*** Opening of Provided records ***

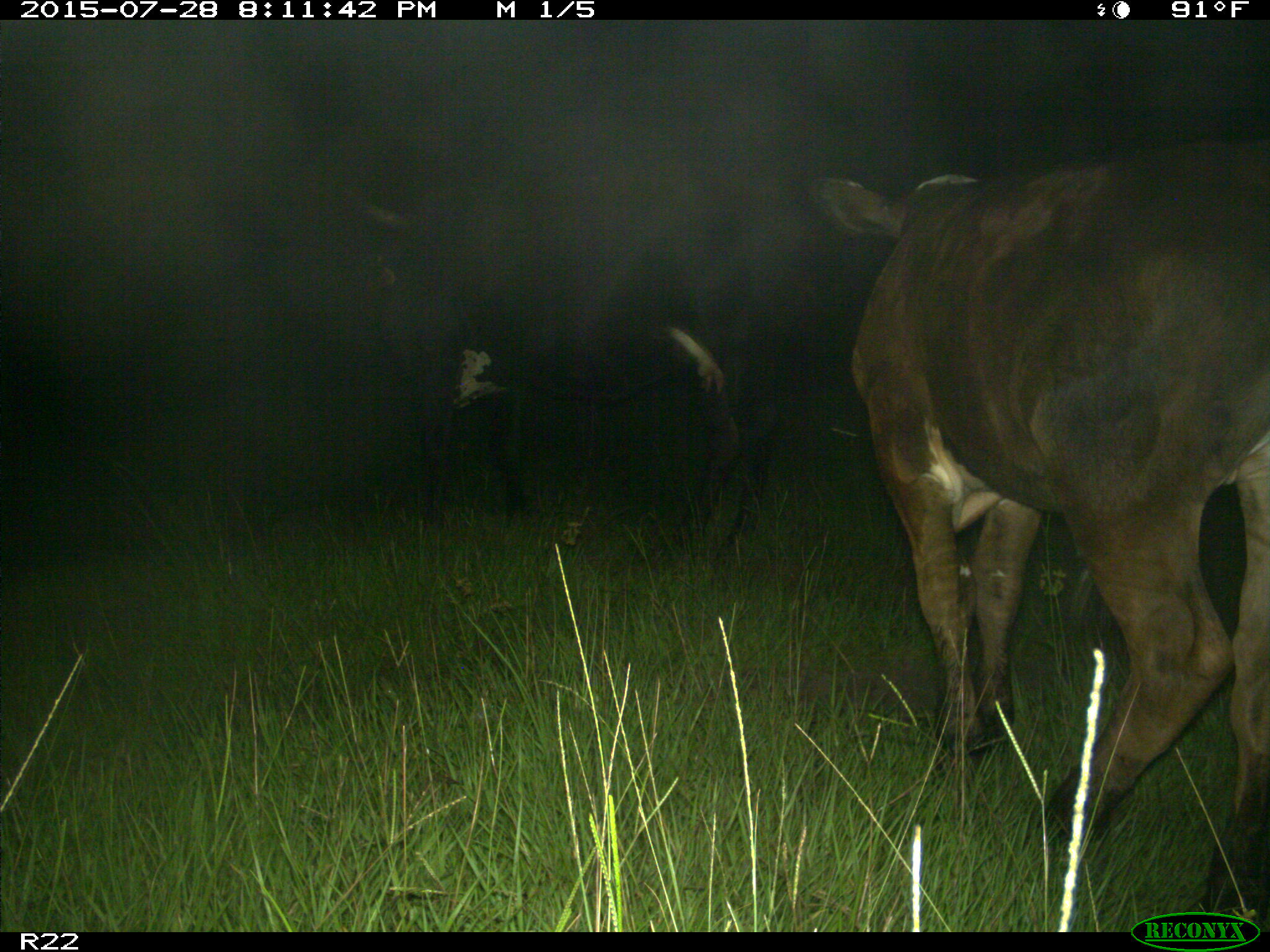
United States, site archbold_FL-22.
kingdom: Animalia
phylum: Chordata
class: Mammalia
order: Artiodactyla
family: Bovidae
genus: Bos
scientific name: Bos taurus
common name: domestic cow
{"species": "Bos taurus (domestic cow)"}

*** Close of Provided records ***

How to complete this task
Transcribe all of the data above verbatim but omit every picture.

Solution to the problem
United States, site archbold_FL-22.
kingdom: Animalia
phylum: Chordata
class: Mammalia
order: Artiodactyla
family: Bovidae
genus: Bos
scientific name: Bos taurus
common name: domestic cow
{"species": "Bos taurus (domestic cow)"}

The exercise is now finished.